Guide OQTF : tout savoir pour bien contester
Recevoir une obligation de quitter le territoire français est un choc. Ce document, que l'on appelle couramment une OQTF, signifie que l'administration vous demande de quitter la France dans un délai fixé. Mais une OQTF n'est pas une fatalité : elle peut être contestée, et les chances de succès dépendent en grande partie de la rapidité et de la qualité de votre réaction. Voici ce qu'il faut savoir.
Qu'est-ce qu'une OQTF exactement ?
L'obligation de quitter le territoire français est une décision administrative prise par le préfet. Elle peut être prononcée dans plusieurs situations : refus de délivrance ou de renouvellement d'un titre de séjour, fin de validité d'un visa sans régularisation, ou séjour irrégulier constaté.
L'OQTF fixe en général un délai de trente jours pour quitter la France, mais dans certains cas ce délai peut être réduit à zéro, ce qu'on appelle une OQTF sans délai de départ volontaire. Cette dernière est la plus urgente à traiter car elle peut s'accompagner d'une mesure de rétention ou d'assignation à résidence.
Les délais pour contester : attention, c'est très court
C'est le point le plus critique. Les délais pour déposer un recours sont extrêmement serrés et varient selon le type d'OQTF reçue.
Dans le cas le plus courant, celui d'une OQTF avec un délai de départ de trente jours, vous disposez d’un mois pour saisir le tribunal administratif. Dans le cas d'une OQTF sans délai de départ volontaire avec assignation à résidence, ce délai tombe à 7 jours, et 48h en cas de placement en rétention administrative. Passé ces délais, le recours devient irrecevable et la décision est définitive. Il est donc impératif de réagir immédiatement, sans attendre.
Sur quels arguments peut-on contester ?
Plusieurs motifs peuvent fonder un recours sérieux.

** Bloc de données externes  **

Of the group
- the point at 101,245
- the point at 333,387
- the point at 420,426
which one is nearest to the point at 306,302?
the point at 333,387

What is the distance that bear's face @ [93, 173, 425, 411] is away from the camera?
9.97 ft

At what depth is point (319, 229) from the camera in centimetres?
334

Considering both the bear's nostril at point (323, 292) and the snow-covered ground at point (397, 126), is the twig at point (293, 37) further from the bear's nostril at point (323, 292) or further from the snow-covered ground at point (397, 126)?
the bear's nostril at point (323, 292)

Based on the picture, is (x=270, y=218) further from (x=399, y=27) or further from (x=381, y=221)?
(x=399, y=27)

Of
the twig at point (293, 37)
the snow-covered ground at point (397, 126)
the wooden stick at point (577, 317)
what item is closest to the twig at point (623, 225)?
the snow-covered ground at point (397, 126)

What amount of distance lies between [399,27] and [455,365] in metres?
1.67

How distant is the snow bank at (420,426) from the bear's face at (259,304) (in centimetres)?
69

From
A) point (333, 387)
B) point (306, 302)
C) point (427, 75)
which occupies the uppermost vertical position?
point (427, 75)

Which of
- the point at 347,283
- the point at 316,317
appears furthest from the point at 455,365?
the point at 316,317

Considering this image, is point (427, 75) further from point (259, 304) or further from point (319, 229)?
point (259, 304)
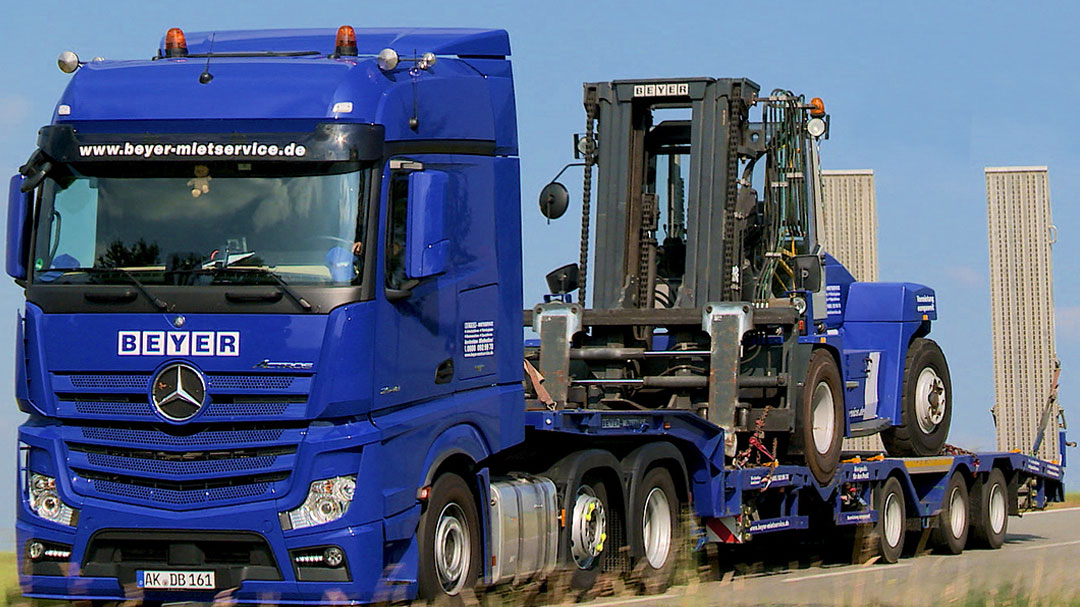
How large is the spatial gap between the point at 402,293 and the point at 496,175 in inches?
68.1

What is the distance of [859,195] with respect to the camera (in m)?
28.9

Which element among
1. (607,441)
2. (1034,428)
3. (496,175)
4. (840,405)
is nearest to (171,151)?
(496,175)

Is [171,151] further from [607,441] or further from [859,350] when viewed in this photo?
[859,350]

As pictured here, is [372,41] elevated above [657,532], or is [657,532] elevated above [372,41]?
[372,41]

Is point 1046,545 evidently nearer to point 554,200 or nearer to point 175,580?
point 554,200

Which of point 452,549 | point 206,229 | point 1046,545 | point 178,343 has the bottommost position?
point 1046,545

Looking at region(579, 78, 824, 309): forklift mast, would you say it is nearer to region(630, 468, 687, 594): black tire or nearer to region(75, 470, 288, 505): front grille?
region(630, 468, 687, 594): black tire

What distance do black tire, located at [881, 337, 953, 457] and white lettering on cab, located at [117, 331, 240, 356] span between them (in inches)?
404

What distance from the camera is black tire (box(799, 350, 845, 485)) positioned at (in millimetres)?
16312

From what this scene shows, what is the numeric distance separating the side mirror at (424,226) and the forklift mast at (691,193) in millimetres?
5875

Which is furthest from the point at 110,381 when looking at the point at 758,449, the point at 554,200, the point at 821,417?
the point at 821,417

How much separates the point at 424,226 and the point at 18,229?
2.57 m

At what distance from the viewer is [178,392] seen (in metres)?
10.7

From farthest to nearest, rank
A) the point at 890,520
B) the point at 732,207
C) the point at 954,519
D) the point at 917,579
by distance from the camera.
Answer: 1. the point at 954,519
2. the point at 890,520
3. the point at 732,207
4. the point at 917,579
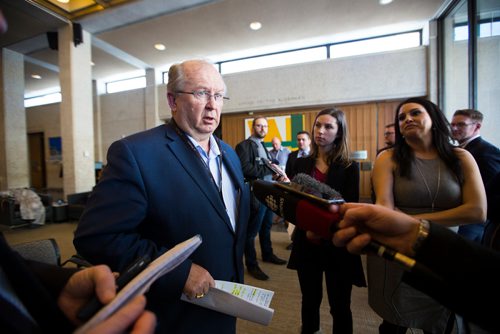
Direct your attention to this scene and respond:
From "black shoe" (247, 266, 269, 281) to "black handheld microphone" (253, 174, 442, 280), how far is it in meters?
2.02

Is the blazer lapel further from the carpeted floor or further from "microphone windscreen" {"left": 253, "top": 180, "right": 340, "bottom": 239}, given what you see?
the carpeted floor

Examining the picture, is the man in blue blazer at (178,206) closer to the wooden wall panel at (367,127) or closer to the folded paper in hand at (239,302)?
the folded paper in hand at (239,302)

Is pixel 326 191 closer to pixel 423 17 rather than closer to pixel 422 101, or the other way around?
pixel 422 101

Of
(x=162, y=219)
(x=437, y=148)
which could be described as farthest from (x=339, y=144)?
(x=162, y=219)

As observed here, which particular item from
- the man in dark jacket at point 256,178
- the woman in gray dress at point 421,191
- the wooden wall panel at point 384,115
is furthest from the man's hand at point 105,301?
the wooden wall panel at point 384,115

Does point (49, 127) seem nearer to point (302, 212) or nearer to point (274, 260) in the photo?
point (274, 260)

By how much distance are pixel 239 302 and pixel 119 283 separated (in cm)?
45

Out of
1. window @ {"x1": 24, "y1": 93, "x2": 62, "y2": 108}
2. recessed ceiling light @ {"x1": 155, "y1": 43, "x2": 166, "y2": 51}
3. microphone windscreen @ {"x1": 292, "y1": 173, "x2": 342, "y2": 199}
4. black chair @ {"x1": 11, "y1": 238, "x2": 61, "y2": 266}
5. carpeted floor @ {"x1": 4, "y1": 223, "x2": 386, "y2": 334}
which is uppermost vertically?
recessed ceiling light @ {"x1": 155, "y1": 43, "x2": 166, "y2": 51}

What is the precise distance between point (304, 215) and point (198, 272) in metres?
A: 0.44

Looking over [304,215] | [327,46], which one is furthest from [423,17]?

Le plus fréquent est celui des liens privés et familiaux en France : si vous avez des enfants français ou nés en France, un conjoint français ou en situation régulière, ou une présence ancienne et stable sur le territoire, ces éléments peuvent conduire le juge à annuler la décision.
Une erreur de procédure commise par la préfecture, comme un défaut de motivation de la décision ou le non-respect de votre droit à être entendu, peut également justifier l'annulation.
L'état de santé est un autre motif reconnu : si vous souffrez d'une pathologie grave nécessitant un traitement non disponible dans votre pays d'origine, vous pouvez vous prévaloir de cette situation.
Des risques sérieux en cas de retour dans votre pays, notamment des persécutions ou des traitements inhumains, peuvent aussi être invoqués.
Seul un examen sérieux de votre dossier permettra de définir quels moyens pourront être soulevés dans le cadre du recours.
Faut-il obligatoirement un avocat ?
Ce n'est pas obligatoire, mais c'est fortement recommandé. Les délais sont trop courts et les enjeux trop importants pour improviser. Si vous n'avez pas les moyens de financer un avocat, vous pouvez demander l'aide juridictionnelle, qui prend en charge tout ou partie des honoraires selon vos revenus. Cette demande peut être déposée en même temps que le recours.
Que se passe-t-il si le recours est rejeté ?
Un rejet du tribunal administratif n'est pas forcément le dernier mot. Vous pouvez faire appel devant la cour administrative d'appel, puis éventuellement se pourvoir en cassation devant le Conseil d'État.
Ces procédures sont plus longues et nécessitent presque toujours l'assistance d'un avocat. Il est également possible, si votre situation a évolué depuis la première décision, de déposer une nouvelle demande de titre de séjour en parallèle, ce qui peut changer l'analyse de votre dossier.
Quelques réflexes à avoir dès la réception de l'OQTF
Gardez impérativement l’enveloppe dans laquelle vous avez reçu la décision. Elle permettra de déterminer le point de départ du délai de recours.
Rassemblez immédiatement tous les documents qui prouvent vos attaches en France.